**BREVE ESERCIZIO 1**
Rispondi alle seguenti domande sul testo sulla Locride.
(a) In quale paese sono stati incontrati giovani che avviano attività lavorative?
(b) Quale coltivazione illegale viene indicata come qualcosa che «illude e rovina tanti»?
(c) Che cosa genera, secondo il testo, l'attesa dall'alto della soluzione dei propri problemi?
**BREVE ESERCIZIO 2**
Prosegui il testo sulla Locride a partire dall'ultima frase riportata.

**SEZIONE DEL DOCUMENTO**
□ □ □ □ □

Qual è «l’oggi» della Locride?
C’è una diversità di situazioni e di comportamenti. C’è chi reagisce con determinazione alla cultura mafiosa e prende parte attiva ad iniziative sociali e civili. Ho incontrato giovani, in paesi come a Platì, mettere su attività lavorative, come piccole serre con coltivazioni di ortaggi, laboratori artigianali di pasta fresca, forni per la confezione del pane ed altre, che consentono di continuare a vivere con dignità nella propria terra. Il lavoro dà dignità, rende più pronti a prendere parte alla vita sociale ed aiuta a superare la tentazione di cercare attività illegali che offrono guadagni più allettanti. Penso alla coltivazione illegale di cannabis, che illude e rovina tanti. Vi sono anche giovani, che, non vedendo prospettive future di lavoro e di sviluppo, sembrano arresi e ripiegati su se stessi e, rassegnati, attendono dall’alto la soluzione dei propri problemi. Ciò crea solo frustrazione e delusione.

Il lavoro in Calabria è troppo spesso nelle mani di affaristi senza scrupolo...

□ □ □ □ □

**ELENCO**
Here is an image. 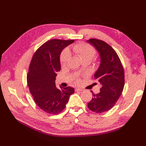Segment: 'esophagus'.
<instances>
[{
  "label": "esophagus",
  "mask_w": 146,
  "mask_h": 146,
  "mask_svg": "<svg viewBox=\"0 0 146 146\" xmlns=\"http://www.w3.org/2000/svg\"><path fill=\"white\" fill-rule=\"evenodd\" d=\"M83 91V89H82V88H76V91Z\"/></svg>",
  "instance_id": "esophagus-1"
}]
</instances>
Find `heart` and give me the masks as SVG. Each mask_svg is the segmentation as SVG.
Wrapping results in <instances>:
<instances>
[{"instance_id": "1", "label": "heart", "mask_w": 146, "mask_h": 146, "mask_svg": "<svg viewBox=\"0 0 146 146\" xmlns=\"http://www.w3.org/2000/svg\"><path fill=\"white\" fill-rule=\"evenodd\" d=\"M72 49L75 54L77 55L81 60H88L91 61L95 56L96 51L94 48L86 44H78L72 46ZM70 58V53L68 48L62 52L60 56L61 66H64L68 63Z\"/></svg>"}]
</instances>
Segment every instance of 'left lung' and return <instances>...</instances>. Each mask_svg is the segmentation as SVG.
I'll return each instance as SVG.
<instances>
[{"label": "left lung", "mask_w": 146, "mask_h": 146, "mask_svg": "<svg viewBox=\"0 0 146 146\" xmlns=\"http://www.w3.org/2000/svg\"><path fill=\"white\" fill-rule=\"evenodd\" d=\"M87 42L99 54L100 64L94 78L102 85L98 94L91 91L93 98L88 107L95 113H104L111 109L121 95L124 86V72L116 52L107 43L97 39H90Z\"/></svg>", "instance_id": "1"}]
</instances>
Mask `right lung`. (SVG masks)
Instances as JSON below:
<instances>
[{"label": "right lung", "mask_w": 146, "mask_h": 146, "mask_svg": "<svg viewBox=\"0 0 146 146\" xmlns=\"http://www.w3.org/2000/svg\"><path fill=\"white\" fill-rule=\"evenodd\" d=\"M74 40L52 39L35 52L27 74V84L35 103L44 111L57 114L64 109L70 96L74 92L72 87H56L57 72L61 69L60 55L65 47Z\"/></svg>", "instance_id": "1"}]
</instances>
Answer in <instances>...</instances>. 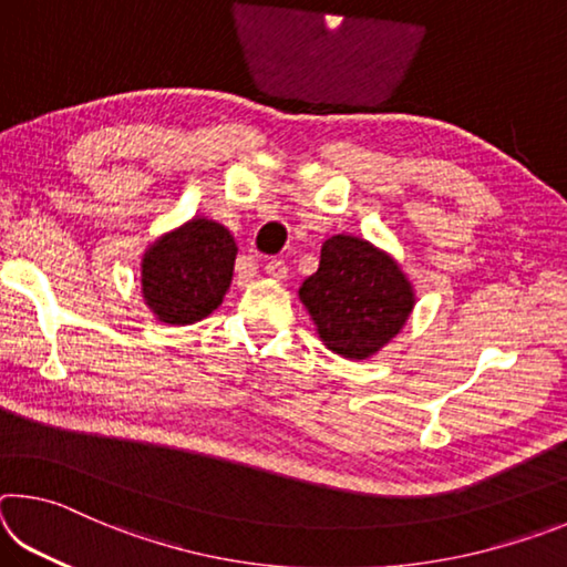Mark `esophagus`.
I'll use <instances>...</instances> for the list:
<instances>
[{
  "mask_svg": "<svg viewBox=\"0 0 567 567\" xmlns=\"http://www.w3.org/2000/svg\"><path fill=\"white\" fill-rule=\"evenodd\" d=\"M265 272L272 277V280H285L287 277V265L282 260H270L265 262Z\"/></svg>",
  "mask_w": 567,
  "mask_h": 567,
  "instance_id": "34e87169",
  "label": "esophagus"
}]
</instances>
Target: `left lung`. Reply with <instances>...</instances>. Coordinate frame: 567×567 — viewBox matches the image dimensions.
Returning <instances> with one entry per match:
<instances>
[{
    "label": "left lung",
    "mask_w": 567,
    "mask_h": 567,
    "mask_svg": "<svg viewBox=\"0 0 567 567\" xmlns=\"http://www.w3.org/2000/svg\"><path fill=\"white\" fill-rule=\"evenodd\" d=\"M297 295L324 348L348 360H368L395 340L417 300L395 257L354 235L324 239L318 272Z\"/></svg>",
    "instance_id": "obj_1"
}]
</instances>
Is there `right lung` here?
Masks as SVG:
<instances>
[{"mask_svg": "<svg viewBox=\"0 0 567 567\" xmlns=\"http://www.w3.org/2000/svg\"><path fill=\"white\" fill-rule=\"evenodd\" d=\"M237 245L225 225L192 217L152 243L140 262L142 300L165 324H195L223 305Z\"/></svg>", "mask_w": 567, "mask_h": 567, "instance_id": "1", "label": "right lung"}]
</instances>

□ □ □ □ □

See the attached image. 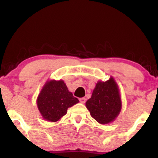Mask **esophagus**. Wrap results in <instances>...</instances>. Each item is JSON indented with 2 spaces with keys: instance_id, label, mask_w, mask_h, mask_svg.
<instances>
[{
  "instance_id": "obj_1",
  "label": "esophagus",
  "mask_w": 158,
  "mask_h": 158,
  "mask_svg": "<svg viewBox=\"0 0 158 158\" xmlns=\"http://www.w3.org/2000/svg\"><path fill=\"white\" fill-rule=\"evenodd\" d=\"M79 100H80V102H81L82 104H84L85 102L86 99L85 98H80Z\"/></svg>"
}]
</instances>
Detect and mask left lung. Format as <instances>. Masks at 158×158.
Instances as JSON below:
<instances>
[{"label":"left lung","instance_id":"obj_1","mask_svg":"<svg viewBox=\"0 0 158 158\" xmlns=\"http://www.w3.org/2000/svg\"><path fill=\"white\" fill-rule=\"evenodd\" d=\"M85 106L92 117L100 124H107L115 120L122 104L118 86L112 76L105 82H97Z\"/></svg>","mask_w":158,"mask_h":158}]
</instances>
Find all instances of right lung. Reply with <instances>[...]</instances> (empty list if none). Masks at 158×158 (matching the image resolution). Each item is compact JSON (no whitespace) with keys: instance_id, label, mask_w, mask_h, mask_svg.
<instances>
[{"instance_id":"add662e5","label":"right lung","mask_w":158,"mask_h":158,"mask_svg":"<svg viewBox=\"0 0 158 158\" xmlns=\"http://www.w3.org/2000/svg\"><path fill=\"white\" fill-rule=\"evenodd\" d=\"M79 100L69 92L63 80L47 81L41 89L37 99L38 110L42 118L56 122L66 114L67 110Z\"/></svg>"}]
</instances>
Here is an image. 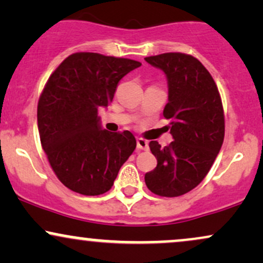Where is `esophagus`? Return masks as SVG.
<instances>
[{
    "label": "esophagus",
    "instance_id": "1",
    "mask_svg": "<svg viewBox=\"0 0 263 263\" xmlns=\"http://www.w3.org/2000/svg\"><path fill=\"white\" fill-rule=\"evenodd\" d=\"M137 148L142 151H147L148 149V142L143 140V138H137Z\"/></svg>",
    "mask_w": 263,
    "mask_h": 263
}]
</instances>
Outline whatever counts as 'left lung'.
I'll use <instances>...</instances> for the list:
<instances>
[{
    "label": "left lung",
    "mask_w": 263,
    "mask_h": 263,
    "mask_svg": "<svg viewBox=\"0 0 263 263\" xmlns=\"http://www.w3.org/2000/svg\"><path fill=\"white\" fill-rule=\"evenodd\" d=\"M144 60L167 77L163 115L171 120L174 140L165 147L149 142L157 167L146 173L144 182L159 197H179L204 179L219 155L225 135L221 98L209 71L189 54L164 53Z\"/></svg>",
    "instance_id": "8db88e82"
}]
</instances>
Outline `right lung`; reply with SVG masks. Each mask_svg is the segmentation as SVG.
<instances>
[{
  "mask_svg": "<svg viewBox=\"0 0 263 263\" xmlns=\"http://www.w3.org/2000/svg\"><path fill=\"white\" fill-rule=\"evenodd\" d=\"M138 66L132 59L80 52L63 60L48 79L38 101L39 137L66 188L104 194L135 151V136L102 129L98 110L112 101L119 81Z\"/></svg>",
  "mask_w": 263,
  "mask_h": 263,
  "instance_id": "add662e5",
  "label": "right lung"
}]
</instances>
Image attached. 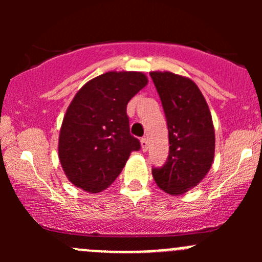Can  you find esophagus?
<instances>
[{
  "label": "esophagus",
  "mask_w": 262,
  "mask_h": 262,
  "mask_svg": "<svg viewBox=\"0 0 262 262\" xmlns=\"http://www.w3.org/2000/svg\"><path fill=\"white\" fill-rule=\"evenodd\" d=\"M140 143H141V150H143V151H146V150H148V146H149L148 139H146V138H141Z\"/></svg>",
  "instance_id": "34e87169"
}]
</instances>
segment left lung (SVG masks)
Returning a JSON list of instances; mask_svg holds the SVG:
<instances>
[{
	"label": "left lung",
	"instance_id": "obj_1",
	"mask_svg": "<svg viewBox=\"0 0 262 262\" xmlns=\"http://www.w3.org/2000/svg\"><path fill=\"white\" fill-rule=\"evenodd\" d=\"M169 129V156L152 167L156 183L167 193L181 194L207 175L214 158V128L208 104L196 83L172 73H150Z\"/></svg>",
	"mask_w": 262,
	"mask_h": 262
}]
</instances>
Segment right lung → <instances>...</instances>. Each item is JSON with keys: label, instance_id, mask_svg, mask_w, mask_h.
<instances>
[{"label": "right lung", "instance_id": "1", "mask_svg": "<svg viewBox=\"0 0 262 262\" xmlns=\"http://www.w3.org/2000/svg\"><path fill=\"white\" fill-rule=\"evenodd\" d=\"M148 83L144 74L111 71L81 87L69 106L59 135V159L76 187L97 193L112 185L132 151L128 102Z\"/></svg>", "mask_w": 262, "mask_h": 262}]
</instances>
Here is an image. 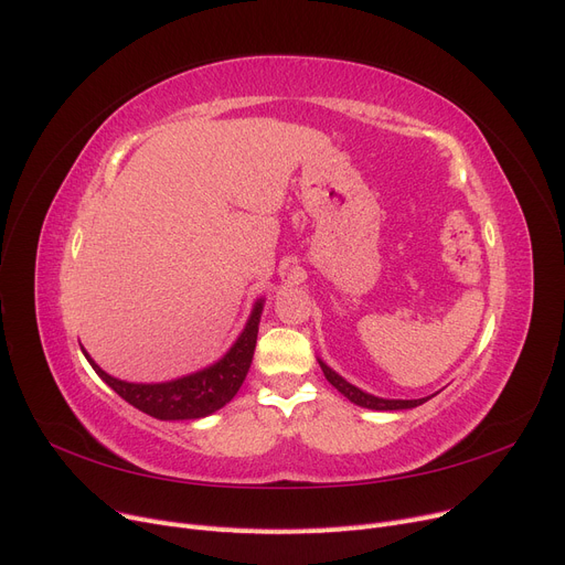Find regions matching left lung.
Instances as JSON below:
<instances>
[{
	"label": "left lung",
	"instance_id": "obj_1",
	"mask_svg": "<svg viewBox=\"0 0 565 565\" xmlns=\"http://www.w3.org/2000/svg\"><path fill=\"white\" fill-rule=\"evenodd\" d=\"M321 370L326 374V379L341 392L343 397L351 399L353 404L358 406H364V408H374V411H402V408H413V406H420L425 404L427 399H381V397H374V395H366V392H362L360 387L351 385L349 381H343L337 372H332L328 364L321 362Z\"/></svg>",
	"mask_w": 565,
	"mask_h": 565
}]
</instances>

□ □ □ □ □

**RISPOSTA 1**
(a) A Platì.
(b) La coltivazione illegale di cannabis.
(c) Solo frustrazione e delusione.

**RISPOSTA 2**
La fuga dei giovani dalla nostra terra è un fenomeno che va avanti da tempo: esso si ricava dai dati statistici, che a livello demografico registrano una progressiva diminuzione della popolazione in tutta la Calabria. Il vero problema non è solo mantenere a forza i giovani in aree, dove non hanno la possibilità di realizzarsi, quanto offrire loro dignità e futuro. Restare in Calabria e andare avanti con attività malpagate, o sfruttati dal proprio datore di lavoro, non basta. Il lavoro è un bene sociale e non può essere lasciato in mano a speculatori o caporali, che approfittano del bisogno di chi lo cerca e ne ha diritto. Tutelare il lavoro è tutelare la dignità della persona. Chi approfitta del bisogno altrui o sfrutta l’operaio è un pessimo imprenditore. La Chiesa stima gli imprenditori onesti, che offrono possibilità di lavoro e riconoscono all’operaio i suoi diritti, ma non sta dalla parte degli approfittatori ed affaristi senza scrupoli.

Sembra che la politica non abbia perso il vizio di mischiarsi con le ‘ndrine.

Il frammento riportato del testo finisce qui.